Eine ursächliche Behandlung ist bei den primären Myopathien hingegen nicht möglich. Ziel der therapeutischen Maßnahmen ist es, die Folgen der Muskelschwäche möglichst lange gering zu halten.

Krankengymnastik und medikamentöse Therapien können die Symptome lindern sowie zum Erhalt der Muskelkraft beitragen. Ergotherapie hilft den Patienten hingegen bei der Bewältigung des Alltags. Ferner profitieren die Betroffenen von sachgerechten Hilfsmitteln wie einem Gehstock, einem Rollator oder einem Rollstuhl.

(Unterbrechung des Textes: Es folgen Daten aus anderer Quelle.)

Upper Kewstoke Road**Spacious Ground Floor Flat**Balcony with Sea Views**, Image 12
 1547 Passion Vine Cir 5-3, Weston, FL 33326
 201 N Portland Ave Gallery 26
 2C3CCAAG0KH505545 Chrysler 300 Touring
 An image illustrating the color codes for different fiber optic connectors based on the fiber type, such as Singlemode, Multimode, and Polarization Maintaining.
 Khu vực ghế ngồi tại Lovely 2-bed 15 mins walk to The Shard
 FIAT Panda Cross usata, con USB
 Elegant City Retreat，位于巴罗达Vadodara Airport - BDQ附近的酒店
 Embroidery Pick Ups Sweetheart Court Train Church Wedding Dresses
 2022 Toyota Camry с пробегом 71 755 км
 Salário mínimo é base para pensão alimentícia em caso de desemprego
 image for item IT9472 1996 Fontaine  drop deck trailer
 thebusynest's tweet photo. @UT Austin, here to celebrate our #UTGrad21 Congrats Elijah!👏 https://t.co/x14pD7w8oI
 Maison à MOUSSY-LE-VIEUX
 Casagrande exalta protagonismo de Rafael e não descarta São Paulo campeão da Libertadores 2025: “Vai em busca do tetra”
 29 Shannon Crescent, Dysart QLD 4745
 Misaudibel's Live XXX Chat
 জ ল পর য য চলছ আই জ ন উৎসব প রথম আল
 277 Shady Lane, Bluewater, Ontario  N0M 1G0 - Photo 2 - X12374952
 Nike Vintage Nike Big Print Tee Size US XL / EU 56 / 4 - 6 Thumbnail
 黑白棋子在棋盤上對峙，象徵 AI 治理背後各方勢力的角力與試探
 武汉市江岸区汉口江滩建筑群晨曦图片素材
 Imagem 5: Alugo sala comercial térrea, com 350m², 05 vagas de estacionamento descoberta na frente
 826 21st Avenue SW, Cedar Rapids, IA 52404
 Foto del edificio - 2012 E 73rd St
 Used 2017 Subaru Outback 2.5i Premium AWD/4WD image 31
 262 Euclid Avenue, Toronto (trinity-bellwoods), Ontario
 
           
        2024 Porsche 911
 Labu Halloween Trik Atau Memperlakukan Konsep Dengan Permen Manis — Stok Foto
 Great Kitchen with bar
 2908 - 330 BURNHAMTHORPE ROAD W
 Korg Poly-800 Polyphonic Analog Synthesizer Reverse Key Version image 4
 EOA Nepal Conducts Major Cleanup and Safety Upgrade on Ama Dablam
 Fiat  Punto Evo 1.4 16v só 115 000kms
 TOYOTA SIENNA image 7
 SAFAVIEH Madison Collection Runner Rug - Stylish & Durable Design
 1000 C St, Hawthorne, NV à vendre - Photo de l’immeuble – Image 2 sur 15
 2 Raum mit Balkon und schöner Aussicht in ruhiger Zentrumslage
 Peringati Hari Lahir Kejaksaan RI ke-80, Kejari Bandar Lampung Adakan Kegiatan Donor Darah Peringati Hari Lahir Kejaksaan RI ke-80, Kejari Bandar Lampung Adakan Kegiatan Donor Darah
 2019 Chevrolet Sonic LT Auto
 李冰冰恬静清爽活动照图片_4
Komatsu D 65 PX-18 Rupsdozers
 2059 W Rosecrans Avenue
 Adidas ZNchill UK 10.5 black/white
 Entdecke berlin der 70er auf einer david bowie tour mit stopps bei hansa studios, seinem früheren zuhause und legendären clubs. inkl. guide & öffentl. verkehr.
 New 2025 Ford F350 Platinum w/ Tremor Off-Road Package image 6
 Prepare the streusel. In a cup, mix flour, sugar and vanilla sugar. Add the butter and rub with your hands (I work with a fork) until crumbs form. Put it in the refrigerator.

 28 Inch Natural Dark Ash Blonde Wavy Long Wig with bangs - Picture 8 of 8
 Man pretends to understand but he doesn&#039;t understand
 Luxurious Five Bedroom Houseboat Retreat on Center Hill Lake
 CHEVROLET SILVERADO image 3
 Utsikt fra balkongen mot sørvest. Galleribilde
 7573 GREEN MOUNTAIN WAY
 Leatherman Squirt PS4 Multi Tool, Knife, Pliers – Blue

Ist nicht nur die Skelettmuskulatur, sondern auch die Herzmuskulatur von der Muskelschwäche betroffen, kann eine medikamentöse Therapie hilfreich sein. Die Patienten erhalten dann Arzneistoffe gegen Herzrhythmusstörungen wie Mexiletin oder Phenytoin. Gegebenenfalls kann der Arzt auch einen Herzschrittmacher zur Therapie implantieren.

Bei den Myopathien handelt es sich also um eine Gruppe von Muskelerkrankungen mit den verschiedensten Ursachen. Ebenso unterschiedlich wie die Ursachen sind auch die Symptome sowie die Behandlung der Muskelerkrankungen.